● OBJECTIF
Dans l'article sur les jeunes adultes et les normes, quel type de relation Arthur et son copain ont-ils choisi ?

● TEXTE CITÉ
..............................
Révolution #MeToo en marche depuis 2017, podcasts, vidéos, séries et films : les jeunes adultes d’aujourd’hui semblent beaucoup réfléchir à déconstruire les normes. C’est le cas d’Arthur, 19 ans, qui s’informe et débat depuis un moment déjà sur ces thématiques. “Je ne me posais pas encore toutes ces questions lors de mon coming out, vers l’âge de 12 ans, précise l’étudiant. C’est venu progressivement, avec mon copain.” Lorsqu’ils se sont mis en couple, il y a deux ans et demi, ils se sont en effet trouvés partagés entre l’envie d’être ensemble et celle de vivre leurs expériences chacun de leur côté. Résultat : ils ont opté pour une relation libre, solution aujourd’hui assez commune. Après des premiers temps un peu difficiles, Arthur s’est vite senti délesté d’un poids. “Au-delà des joies de la liberté, ça m’a poussé à réfléchir sur beaucoup d’aspects sociétaux, comme le couple, le mariage, le modèle familial, énumère le garçon issu d’une famille de quatre enfants, et dont les parents se sont rencontrés très jeunes. Ma vision de ces schémas a énormément évolué depuis.”
“Il ne faut pas qu’une norme en remplace une autre. L’essentiel, c’est de pouvoir choisir.”
Gare néanmoins aux clichés sur cette génération : déconstruire ne veut pas forcément dire déboulonner ni jeter à la poubelle. “Même si je n’arrive pas du tout à me projeter dans le modèle hétéronormé, je n’ai pas de problème absolu avec lui, illustre Orion, non-binaire et polyamoureux depuis cinq ans. Je trouve juste que c’est une structure étroite, dans le sens où elle se pose en institution par principe plutôt que par choix.” C’est d’ailleurs le mot revenu le plus souvent dans tous nos entretiens, “choix”. “De fait, la norme crée des personnes hors norme”, relève Cha Prieur.En effet, les jeunes adultes rencontrés pour cet article semblent déterminés à se préserver de tout cadre susceptible de produire de nouveaux outsiders au sein de la société. Leur idée : que l’hétéronormativité ne devienne qu’un schéma parmi d’autres, reconnus de même valeur. “Comme ça, on pourrait voir qu’il n’y a pas qu’une façon d’être heureux”, avance Joshua, homme trans de 24 ans. “Il ne faut pas qu’une norme en remplace une autre, soutient Cha Prieur. L’essentiel, c’est de pouvoir choisir.”
..............................
● DONNÉES EXTRAITES
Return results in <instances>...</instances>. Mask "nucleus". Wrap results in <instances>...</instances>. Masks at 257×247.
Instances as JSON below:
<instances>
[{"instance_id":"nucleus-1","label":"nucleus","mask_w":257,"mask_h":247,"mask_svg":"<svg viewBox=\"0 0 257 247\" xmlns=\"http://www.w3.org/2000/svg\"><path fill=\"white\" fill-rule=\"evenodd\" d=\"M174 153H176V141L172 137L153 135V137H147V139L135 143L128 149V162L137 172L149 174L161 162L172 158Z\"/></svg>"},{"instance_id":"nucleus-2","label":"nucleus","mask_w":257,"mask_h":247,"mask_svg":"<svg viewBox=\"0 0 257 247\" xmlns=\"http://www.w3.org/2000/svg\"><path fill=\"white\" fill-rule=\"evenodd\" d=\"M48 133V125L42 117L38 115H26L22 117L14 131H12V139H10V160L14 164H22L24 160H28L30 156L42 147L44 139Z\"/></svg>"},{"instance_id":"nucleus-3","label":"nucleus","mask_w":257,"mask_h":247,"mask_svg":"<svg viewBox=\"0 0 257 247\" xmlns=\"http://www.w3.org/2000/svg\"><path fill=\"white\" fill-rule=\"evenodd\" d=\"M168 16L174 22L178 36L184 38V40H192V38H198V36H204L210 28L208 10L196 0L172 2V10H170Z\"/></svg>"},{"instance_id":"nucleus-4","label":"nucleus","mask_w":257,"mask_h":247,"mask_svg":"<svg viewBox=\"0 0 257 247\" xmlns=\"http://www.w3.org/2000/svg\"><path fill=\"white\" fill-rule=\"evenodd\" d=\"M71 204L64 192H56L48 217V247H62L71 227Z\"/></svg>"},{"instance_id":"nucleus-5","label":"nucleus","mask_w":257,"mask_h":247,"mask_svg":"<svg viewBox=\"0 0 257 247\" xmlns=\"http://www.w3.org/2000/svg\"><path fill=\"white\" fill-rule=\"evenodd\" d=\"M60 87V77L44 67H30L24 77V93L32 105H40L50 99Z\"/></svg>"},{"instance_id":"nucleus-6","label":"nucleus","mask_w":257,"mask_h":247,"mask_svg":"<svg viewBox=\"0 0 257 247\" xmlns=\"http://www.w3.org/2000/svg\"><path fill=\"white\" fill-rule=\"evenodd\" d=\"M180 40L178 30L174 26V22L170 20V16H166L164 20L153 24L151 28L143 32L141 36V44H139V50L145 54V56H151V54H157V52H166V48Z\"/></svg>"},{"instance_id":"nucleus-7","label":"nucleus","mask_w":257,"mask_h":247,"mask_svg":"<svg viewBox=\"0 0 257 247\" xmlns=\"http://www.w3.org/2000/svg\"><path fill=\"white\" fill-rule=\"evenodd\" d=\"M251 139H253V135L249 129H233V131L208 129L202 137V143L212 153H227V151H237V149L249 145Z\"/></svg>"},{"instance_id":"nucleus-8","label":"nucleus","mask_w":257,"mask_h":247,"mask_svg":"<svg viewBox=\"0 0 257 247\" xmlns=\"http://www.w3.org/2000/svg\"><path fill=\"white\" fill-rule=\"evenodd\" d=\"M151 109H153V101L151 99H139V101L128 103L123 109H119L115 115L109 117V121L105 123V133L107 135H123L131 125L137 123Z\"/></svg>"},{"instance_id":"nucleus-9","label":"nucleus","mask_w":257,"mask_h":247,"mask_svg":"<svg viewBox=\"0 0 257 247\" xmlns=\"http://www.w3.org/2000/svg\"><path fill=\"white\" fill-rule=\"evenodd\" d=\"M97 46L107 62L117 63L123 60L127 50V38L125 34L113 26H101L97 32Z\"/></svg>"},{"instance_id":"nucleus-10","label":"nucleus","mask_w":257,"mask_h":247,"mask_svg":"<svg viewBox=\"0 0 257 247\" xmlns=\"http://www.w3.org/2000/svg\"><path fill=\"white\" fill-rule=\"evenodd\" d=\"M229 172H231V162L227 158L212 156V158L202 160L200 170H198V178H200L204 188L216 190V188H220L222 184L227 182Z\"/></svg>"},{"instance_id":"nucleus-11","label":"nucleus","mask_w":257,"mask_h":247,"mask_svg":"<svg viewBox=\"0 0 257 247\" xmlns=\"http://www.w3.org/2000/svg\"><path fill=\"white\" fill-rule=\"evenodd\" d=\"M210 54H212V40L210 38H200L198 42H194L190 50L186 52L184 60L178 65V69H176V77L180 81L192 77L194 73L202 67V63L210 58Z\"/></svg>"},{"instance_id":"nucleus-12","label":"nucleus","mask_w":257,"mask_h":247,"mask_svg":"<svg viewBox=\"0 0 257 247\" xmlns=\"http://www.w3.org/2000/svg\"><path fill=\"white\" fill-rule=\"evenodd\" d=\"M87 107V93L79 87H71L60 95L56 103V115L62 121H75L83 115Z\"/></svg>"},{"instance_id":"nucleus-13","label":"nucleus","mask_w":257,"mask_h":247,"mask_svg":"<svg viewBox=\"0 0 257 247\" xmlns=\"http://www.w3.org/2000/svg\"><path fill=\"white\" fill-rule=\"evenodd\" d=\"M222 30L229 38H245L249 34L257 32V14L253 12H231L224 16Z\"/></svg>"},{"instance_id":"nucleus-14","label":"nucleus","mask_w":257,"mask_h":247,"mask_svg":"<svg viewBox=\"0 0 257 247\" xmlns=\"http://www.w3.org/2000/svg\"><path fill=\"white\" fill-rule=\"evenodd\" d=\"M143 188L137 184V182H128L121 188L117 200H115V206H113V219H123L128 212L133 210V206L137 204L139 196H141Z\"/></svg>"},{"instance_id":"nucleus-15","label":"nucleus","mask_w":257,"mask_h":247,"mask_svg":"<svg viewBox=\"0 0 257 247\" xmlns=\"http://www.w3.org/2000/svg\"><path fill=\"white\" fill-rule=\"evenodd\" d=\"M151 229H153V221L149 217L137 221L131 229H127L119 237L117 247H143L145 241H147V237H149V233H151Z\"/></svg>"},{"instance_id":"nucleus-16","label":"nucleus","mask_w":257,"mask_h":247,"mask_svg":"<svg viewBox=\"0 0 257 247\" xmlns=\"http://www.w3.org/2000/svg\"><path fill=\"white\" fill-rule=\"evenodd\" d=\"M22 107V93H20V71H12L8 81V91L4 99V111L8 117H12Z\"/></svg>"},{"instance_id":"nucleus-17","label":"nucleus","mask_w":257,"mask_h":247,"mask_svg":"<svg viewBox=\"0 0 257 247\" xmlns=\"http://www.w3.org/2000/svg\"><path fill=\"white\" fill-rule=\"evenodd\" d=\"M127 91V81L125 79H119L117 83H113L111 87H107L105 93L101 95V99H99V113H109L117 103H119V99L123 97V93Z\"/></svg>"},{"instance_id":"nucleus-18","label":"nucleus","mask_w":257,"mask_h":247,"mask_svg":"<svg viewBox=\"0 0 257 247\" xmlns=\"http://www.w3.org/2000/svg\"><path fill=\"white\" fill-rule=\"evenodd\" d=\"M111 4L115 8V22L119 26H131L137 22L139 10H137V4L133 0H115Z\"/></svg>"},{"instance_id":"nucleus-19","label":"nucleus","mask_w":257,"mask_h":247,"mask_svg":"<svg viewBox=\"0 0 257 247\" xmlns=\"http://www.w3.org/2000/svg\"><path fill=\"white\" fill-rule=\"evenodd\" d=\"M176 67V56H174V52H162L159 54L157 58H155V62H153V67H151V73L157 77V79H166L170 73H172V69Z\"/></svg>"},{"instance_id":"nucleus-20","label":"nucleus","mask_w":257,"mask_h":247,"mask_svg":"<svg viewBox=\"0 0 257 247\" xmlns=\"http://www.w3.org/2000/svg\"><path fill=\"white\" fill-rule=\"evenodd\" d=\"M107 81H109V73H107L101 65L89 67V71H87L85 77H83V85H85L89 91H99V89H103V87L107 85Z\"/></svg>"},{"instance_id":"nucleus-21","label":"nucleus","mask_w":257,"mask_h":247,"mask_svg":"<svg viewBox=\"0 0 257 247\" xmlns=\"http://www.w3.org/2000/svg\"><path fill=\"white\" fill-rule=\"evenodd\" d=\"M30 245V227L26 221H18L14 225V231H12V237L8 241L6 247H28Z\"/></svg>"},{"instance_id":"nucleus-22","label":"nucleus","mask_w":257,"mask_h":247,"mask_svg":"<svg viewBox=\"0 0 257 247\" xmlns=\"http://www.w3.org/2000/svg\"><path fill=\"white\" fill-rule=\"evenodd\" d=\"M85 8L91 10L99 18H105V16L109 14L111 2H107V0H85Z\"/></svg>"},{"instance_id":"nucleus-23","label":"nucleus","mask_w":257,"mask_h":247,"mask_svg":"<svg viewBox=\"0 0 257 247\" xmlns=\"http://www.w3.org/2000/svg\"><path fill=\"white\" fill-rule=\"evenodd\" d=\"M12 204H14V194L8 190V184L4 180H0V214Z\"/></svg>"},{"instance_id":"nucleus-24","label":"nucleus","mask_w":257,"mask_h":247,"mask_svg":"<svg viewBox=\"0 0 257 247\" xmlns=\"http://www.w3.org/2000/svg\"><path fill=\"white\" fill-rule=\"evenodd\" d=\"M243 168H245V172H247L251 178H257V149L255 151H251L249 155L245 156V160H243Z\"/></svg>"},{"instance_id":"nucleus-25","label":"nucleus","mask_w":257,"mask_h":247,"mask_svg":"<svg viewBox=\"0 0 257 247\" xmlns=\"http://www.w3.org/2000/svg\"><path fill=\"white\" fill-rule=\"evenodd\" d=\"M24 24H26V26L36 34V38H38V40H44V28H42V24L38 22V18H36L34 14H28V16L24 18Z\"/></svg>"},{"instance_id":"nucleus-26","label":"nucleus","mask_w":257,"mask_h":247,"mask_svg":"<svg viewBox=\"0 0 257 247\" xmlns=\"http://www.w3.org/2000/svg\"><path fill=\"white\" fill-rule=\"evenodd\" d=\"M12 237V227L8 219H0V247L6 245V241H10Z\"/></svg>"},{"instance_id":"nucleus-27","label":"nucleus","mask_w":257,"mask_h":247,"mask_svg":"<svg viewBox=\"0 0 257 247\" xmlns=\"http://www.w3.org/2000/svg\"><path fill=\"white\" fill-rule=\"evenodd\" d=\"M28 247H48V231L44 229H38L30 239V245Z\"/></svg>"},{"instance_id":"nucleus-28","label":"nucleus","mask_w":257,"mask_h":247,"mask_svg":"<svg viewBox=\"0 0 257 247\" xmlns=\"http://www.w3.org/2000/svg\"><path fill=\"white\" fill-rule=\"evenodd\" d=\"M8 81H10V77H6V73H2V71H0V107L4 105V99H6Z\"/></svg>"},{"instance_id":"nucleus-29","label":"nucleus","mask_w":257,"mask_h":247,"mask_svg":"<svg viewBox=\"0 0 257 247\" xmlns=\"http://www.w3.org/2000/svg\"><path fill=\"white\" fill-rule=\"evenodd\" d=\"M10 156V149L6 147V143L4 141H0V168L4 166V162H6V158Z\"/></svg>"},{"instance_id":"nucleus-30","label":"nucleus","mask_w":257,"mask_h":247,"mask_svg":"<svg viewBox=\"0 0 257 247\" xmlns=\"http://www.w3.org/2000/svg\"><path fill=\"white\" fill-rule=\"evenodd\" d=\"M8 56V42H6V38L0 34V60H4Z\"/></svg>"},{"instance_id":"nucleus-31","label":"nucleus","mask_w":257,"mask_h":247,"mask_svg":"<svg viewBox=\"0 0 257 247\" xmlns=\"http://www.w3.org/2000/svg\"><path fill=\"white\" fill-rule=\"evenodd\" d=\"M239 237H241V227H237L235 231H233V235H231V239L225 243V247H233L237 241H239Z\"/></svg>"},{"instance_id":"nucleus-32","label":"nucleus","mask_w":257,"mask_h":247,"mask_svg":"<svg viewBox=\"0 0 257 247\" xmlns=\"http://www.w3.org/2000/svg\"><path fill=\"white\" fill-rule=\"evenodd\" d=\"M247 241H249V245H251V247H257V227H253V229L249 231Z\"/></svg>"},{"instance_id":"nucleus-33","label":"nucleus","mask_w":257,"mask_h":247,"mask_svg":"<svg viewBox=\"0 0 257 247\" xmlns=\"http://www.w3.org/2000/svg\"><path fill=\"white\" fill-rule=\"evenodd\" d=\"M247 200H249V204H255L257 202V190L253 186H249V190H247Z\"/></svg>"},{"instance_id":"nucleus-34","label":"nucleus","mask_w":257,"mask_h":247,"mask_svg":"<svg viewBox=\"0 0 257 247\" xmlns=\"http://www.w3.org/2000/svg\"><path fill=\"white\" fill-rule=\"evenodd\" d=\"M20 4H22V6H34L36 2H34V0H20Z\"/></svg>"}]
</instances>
..............................
● RÉPONSE
Une relation libre.